Reputation: 141
In a program with separated UI from business logic; I have a Garage, containing a list of Vehicle(licensePlate, coniditionOfVehicle)
I want to allow users of Garage to receive a list of all the licensePlates at a specific given conditionOfVehicle.
what should be the return type of the method? IList of string (exactly what the requirement states) vs IList of Vehicle (allowing for the client to see more properties of the car, thereby improving extensibility)
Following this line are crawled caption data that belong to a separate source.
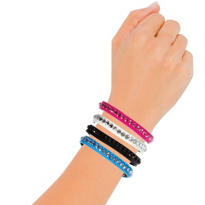 Jewel Faux Leather Bracelets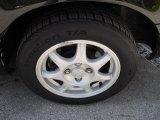 Mazda MX-5 Miata 1997 Wheels and Tires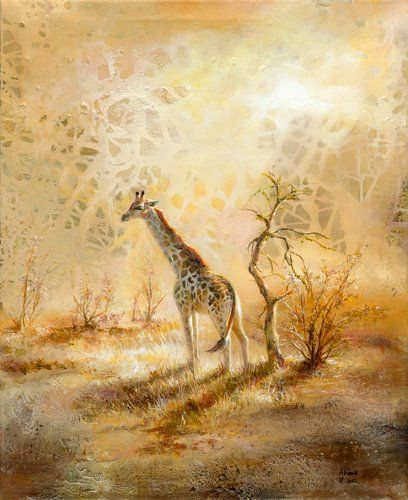 Akiane Kramarik, 'Vulnerable,' I loooove that the sky has the giraffe's spot pattern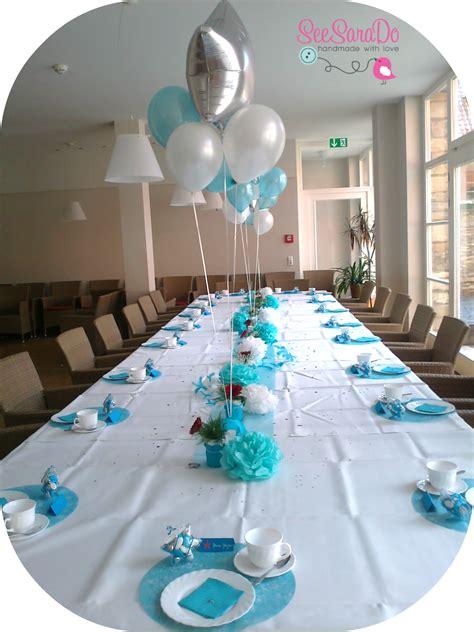 Decoration Table Bapteme Deco Table Bapteme Gris Et Bleu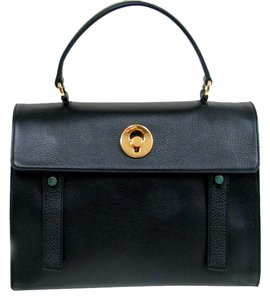 Saint Laurent Satchel in Black, Gold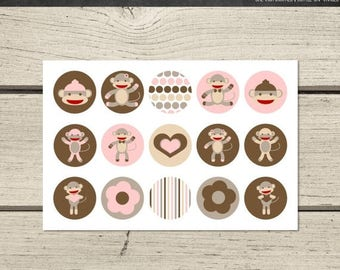 50% OFF Instant Download - Digital Collage Sheet - 1inch circles - 001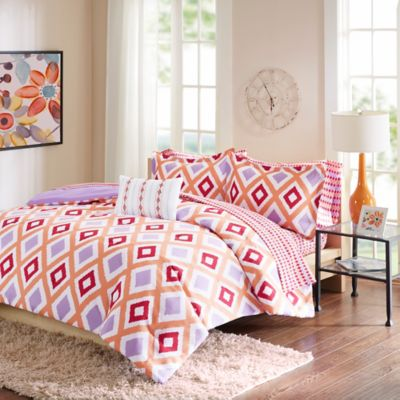Intelligent Design Piper 6-Piece Twin Comforter Set in Coral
are we even allowed to return a Vehicle? this would allow the user to change things we might not want him to. (assume that the client has access to "Vehicle", as it is using a Builder to receive a Vehicle, and then calls the Garage.AddVehicle(vehicle) to add it to the garage)
Thanks
Upvotes: 2
Views: 89
Reputation: 236188
There is a YAGNI (You Arent Gonna Need It) principle which states:
Always implement things when you actually need them, never when you just foresee that you need them.
If requirement says 'users need list of licensePlates' then simply return what users need without trying to foresee what they might need. Otherwise you are wasting time on forecasting, you are adding possible problems (changing of vehicles by user), you are making your code unexpected both for users (they expect licensePlates) and for maintainers (they don't know where new requirement come from), and worst thing - new 'feature' might be not used by users.
Another principle which you are trying to violate by returning whole vehicle instance is KISS (Keep It Simple, Stupid):
If you have a choice between a simple solution and a complex one, then opting for complexity would be stupid.
Returning list of strings is more simple solution, which satisfies requirements. There is no need to add needless complexity to your system.